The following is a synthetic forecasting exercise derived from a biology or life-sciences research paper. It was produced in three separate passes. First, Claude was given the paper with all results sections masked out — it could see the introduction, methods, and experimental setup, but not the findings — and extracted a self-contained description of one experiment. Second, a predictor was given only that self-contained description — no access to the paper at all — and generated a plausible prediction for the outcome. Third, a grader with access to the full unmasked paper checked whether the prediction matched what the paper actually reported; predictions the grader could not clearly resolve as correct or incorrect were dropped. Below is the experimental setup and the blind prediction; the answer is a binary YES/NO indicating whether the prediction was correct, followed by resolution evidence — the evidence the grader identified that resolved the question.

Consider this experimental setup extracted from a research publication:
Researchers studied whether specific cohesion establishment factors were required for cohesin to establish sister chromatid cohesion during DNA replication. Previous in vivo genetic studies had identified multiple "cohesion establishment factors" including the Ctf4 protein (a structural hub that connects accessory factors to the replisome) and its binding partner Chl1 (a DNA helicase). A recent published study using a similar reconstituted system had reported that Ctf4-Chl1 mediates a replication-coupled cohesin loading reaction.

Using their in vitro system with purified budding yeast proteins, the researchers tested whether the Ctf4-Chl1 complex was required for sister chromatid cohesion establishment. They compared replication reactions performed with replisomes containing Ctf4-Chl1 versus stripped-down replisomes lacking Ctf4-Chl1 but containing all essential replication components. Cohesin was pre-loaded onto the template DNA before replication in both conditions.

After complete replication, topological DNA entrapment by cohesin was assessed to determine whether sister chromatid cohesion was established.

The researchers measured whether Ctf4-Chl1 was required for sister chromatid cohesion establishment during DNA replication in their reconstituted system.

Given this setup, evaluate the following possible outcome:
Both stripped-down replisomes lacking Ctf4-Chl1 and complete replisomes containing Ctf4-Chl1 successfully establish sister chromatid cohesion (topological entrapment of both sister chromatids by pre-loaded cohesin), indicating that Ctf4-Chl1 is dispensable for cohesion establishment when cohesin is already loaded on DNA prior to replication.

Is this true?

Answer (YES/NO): YES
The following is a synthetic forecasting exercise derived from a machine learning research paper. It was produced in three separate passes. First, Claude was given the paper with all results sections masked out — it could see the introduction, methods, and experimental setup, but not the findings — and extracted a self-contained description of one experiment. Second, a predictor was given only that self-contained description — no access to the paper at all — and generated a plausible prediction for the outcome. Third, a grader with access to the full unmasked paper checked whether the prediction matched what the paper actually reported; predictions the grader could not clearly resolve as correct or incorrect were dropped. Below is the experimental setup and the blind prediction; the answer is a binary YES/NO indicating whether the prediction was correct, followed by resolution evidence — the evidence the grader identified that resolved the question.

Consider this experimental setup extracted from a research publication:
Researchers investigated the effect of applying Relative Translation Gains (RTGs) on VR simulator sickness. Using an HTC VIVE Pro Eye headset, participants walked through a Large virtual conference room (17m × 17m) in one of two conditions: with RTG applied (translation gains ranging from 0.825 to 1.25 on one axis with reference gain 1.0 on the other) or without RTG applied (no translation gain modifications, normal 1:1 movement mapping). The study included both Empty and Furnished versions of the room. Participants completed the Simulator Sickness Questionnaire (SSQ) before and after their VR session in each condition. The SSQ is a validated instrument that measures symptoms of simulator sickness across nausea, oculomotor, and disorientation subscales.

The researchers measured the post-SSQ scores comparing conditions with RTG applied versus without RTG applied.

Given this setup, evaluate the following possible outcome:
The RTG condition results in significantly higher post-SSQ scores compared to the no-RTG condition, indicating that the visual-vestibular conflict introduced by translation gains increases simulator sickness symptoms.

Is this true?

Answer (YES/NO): NO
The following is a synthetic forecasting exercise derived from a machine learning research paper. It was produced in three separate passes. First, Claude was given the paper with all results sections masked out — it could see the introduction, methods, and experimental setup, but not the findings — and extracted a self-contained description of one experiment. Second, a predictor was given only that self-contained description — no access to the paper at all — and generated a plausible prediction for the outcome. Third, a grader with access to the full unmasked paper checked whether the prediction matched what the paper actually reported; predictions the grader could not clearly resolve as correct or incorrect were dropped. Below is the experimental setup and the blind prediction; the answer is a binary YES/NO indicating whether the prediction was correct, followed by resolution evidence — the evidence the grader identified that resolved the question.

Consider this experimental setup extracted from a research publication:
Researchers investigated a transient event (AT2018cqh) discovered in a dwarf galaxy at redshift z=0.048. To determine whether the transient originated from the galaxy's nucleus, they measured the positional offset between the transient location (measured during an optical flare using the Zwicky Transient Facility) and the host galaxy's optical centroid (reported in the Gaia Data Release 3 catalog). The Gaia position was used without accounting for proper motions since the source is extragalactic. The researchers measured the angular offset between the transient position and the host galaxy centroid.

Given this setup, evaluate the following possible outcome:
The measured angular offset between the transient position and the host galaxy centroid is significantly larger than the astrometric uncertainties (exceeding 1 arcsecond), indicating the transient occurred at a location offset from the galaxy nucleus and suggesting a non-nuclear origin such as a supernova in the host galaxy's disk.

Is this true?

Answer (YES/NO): NO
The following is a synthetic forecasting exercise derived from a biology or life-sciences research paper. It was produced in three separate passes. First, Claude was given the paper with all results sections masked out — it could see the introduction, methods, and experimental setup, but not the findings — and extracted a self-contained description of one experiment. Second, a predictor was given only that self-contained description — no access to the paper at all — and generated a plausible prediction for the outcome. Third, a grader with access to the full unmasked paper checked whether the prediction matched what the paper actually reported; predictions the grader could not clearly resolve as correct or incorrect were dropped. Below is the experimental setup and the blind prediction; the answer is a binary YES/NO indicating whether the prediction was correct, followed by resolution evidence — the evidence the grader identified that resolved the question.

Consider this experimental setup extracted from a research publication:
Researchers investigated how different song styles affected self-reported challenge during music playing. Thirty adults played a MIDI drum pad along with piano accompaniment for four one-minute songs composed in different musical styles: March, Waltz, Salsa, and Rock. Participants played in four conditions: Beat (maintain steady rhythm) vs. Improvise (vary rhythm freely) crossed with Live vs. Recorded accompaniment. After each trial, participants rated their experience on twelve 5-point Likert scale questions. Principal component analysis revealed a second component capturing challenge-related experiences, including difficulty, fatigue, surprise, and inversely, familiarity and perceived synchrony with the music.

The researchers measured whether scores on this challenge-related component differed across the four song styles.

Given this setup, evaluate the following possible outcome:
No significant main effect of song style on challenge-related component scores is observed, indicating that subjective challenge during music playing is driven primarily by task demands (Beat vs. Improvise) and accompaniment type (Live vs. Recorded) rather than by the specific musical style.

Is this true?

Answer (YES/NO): NO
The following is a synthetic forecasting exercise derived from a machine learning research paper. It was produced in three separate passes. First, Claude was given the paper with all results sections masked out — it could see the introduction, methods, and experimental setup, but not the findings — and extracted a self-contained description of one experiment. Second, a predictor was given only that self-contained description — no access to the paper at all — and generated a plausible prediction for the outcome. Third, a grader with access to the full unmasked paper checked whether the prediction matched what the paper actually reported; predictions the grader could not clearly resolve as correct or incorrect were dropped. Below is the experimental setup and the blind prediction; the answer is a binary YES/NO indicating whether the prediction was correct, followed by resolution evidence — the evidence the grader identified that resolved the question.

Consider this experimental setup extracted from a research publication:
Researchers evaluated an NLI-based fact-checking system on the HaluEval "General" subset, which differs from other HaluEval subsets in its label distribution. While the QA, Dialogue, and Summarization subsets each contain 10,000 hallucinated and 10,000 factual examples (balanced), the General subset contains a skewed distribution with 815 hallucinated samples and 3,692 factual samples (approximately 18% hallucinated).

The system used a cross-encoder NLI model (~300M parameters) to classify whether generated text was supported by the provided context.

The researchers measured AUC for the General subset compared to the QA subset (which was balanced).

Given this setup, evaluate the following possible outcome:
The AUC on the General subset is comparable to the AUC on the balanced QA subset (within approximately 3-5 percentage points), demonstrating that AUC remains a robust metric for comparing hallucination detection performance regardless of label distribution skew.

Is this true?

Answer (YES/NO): NO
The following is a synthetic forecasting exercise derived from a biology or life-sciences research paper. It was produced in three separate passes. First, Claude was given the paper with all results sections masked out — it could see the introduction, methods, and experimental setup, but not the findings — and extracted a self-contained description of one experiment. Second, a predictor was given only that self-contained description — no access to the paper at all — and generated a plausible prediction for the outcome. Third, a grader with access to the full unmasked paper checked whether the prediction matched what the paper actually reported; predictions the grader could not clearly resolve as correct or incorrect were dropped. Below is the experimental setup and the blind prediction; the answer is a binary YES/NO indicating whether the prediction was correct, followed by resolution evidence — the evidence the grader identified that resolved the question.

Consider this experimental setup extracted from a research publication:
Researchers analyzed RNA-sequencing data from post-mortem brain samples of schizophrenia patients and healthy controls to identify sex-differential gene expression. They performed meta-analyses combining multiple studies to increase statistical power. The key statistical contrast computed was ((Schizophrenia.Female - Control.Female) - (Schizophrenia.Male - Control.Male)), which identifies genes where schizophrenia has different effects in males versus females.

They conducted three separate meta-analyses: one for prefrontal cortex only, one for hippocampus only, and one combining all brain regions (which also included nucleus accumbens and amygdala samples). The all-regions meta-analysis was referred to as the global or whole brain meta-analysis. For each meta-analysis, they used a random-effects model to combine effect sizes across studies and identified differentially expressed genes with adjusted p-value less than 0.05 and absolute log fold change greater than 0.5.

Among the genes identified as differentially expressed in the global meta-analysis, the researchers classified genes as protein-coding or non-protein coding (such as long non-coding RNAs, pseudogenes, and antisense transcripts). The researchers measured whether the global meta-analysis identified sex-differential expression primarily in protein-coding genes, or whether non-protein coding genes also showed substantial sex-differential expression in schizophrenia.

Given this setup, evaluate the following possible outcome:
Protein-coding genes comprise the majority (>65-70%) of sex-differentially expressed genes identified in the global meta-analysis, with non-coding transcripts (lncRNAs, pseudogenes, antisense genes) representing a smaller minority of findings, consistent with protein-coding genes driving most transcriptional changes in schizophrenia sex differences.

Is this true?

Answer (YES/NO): NO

== Work required ==
Report how many lines of the data contain the word "centroid", using the number alone.

== Your response ==
2